Schools’ role in supporting teenagers – Ms. Monika Chhabra, Principal
Schools’ role in supporting teenagers
Adolescence is a tumultuous time where rapid social, emotional, cognitive and physical developments take place. For teenagers, they often face an identity crisis where they struggle to cement their morals and values, opinions and decide which groups to identify with. Volatile behaviour is a natural characteristic of teenage. As educators we should be able to comprehend adolescent psychology as it deals with all the issues faced during puberty so that we are able to ensure that they don’t have a long-lasting negative impact on the life of any student. Schools and school counsellors should be able to identify the various issues that the teenaged students might encounter, like identity crisis, social relationships, sexuality, independence etc. and help them sail through such difficult situations.
Teenagers develop the ability to think abstractly, which can also jeopardize them. At the same time, their logical reasoning skills guide them and they develop the ability to judge better. Teachers can actually use this to assign them challenging tasks to increase their motivation towards academics.
Social and academic competition is also a very prominent aspect of teenage. Schools can play a significant role by providing them a platform to become independent, explore their interests, thoughts and values and hence develop a stable sense of their identity. Parents and teachers can help by allowing teens to make their own choices to help them gain confidence in their abilities. As peer relations are very important to teens and they begin to identify with their peer group, parents and teachers can equip them with proper tools to enable them to interact with peers and cope with competition. This way they can form mature social relationships that can provide them with quality social support.
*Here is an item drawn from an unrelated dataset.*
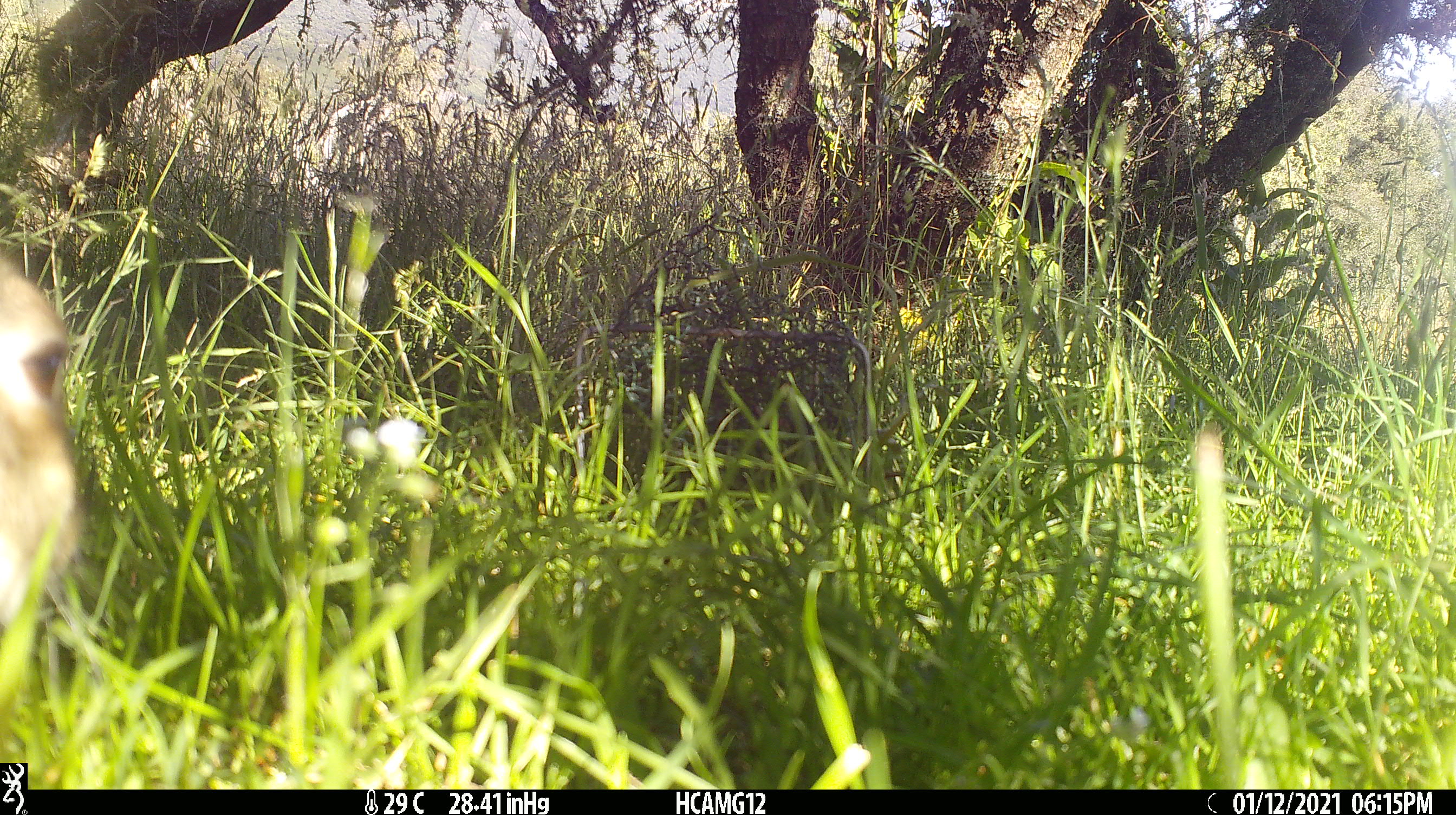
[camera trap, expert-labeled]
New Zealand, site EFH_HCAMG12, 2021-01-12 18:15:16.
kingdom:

Besides this, teenage aggression is a way of venting their emotions and frustrations that are cultivated because of their hormonal change. Teachers and parents should strive to find a more productive and engaging activity for this emotional venting to prevent behavioural issues. Being connected with your child is very important. Social isolation, loss of interest in activities those were pleasurable before, rapid weight loss or weight gain can all be warning signs. Ultimately, if one has an amicable and understanding relationship with their child, they might be able to provide support to their teen.
Often, teenagers are hungry for positive feedbacks outside the class engagement and hence it’s very essential that the teachers help them satisfy their need of validation in a positive manner and provide them opportunities to express their ideas, values and even resurrect the spirit of fun. Outdoor activities can be certainly instrumental in their harmonious development.
Understanding the teenage mind and its development can be very beneficial for both teachers and their students. Teachers would be capable of effectively motivating their students towards academics and students would be able to find comfort in a teacher who can understand and help them resolve their problems. With the school and parents working hand in hand, the teenagers can be guided through this tough yet beautiful phase of life that can be treasured as beautiful memories. This will also enable them to use their full potential towards sculpting their careers and remain undaunted in challenging situations.